INTRODUCTION AND GENERAL CONTEXT
ACF is implementing the project “Improvement of Solid Waste Management for host communities and Syrian Refugees in Azraq Town (Azraq Municipality, Zarqa Governorate (Jordan)” in partnership with Disaster Waste Recovery and a donation of Taiwan ICDF.
The duration of the project is 24 months
Department: Food Security & Livelihood (FSL)
The overall objective of the project is the improvement of solid waste management in Azraq Municipality. This will be achieved by reaching five results:
(1) The nature of and the structure of the waste sector and its value chains are studies and understood
(2) A cooperative offers its solid waste and composting services to Azraq Municipality and creates local jobs
(3) The technical and managerial capacities of sector actors are strengthened
(4) A sorting and composting unit is set up
(5) Information and awareness raising information and campaigns are carried out among key actors and the general population
Azraq town is located in the Zarqa Governorate in the North East of Amman. Its population is 15,753 inhabitants according to the latest census of 2015. Although Azraq had long been known as a haven of peace and an oasis on the desert routes and a site of salt production for the whole of the Middle-East, today it is better-known for the Syrian refugee camp to which it gave its name. The oasis of Azraq has dried up during the last 20 years due to over-exploitation of the water table to supply the capital. The Syrian refugee camp is situated few kilometres away from the town (26 km). There are also many Syrian families in town (several thousand according to the local authorities). As a consequence, considerable pressure is put on all the public services provided by the town. So far no current interventions address this issue – all efforts are focused on the Azraq refugee camp and the priority needs of Syrian families.
The town of Azraq is composed of 3 distinct populations: the Druze who came from a migration which took place at the end of the 18th century; the Chechens who arrived during the 20th century and the nomadic Bedouins who have always inhabited the region. The 3 populations get along well, whilst forming 3 very distinct communities. The arrival of the Syrians presents a new challenge in terms of the social balance.
Access to the job market remains a challenge for refugee families, even though the London conference (February 2016) allowed a notable softening in the Government’s approach. The main economic activity in the region is agriculture, rendered relatively complex by soil and a part of the water table salinity and a desert climate (less than 20mm of rain per annum). The Jordanian Government and the United Nations agencies consider the Azraq region to be a pocket of poverty where effort must be made to improve citizens’ living conditions.
In Jordan, solid waste management is supervised by the Ministry of Environment. Local waste management is normally under the direct responsibility of the Municipality and a local advisory service called the Joint Service Council (JSC) under the supervision of the Ministry of Municipal Affairs (MoMA). Municipalities are responsible for the collection and transportation of waste, whilst the JSCs manage the operation of dumpsites.

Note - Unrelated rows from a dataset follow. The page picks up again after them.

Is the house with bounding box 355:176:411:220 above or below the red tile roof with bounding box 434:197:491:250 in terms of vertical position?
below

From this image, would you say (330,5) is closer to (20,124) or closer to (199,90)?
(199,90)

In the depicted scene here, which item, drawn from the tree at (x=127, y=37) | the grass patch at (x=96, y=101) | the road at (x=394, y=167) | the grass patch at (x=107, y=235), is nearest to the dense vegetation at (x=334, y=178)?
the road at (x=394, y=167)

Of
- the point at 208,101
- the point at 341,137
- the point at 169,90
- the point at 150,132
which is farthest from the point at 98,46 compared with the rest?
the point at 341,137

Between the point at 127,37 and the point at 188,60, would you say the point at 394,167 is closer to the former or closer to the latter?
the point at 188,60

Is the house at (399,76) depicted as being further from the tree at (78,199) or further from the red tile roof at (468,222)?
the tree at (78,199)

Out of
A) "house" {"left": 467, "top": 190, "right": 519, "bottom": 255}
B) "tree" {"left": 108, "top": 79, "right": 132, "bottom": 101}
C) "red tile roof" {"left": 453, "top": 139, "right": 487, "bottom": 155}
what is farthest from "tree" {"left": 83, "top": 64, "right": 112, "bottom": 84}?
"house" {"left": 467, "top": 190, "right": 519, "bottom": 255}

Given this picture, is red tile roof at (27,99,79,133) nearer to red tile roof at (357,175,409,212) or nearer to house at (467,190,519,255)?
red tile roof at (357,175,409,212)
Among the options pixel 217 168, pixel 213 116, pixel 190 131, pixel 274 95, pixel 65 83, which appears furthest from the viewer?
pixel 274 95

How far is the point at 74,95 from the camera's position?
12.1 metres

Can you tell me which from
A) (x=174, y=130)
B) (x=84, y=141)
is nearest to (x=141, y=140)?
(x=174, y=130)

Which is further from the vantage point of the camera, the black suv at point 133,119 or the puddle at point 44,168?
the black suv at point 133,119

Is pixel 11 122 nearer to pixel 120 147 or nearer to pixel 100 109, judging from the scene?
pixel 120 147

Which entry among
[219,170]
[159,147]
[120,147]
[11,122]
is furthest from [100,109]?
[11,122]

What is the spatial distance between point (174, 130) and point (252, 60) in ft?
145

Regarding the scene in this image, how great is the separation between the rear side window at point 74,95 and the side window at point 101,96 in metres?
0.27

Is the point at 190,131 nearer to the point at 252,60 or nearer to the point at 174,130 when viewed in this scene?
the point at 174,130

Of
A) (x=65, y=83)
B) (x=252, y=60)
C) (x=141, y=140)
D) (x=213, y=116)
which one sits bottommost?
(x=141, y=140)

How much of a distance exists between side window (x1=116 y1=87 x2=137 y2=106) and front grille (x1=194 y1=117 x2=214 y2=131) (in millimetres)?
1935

JOB DESCRIPTION AND RESPONSIBILITIES
Surveyors will be responsible in collecting the primary data, using research methodologies that will be provided by the FSL intern. Inductive research method will be used in collecting the quantitative data. The targeted group of the research are the Local Nurseries mainly, and the key actors in the field of solid waste management who will be determined by the expert. The research will generate a better understanding of the business of compost, including legislation, environment, technology, and competition. This is aimed at identifying the appropriate target market, communicating the benefits of product to stimulate the demand, ensuring the safe of products at a price and quantity that ensure profitability and sustainability for the composting site itself.
Market research can help understanding the marketplace, the potential customers and the competitors. A market analysis will lead the project strategy, the production and a business plan in order to secure a market. A marketing assessment will finally shed a light on the marketing communication strategy as well.
To that end ACF is looking for one surveyor to match the below qualifications:
Will be working in a team of surveyors managed by an Agricultural Expert and supervised by FSL intern
– To collect primary data using methods such as interviews, focus groups, market analysis surveys, public opinion polls, going door to door, reviewing files, and compiling literature reviews.
– To verify the accuracy of survey data, including measurements and calculations conducted at survey sites, and classify and record survey data.
– To prepare or supervise preparation of all data, charts, plots, maps, records, and documents related to surveys.
– To determine the condition of existing farms and plant production, identify and analyse defects, including proposals for repair.
– To provide unbiased analysis of statistical data.
– To test surveys for accessibility and user-friendliness.
– Trouble-shooting sampling issues.
– To review methods to improve future surveys.
– Direct work of staff members and fellow researchers.
– Direct updates and changes
– Translates coded, written survey results and enters data into appropriate format for data analysis. Extracts data from surveys and transcribes information into appropriate format.
– Handle respondent questions/concerns relating to the survey including use of data, funding sources.
– Re-contacts those who initially refuse to participate in the survey to negotiate their participation.
– Perform support services involving word processing, spreadsheet, database programs.
Full time job for Ten days, and will attend one day training conducted by the FSL intern on data collection and research methodology.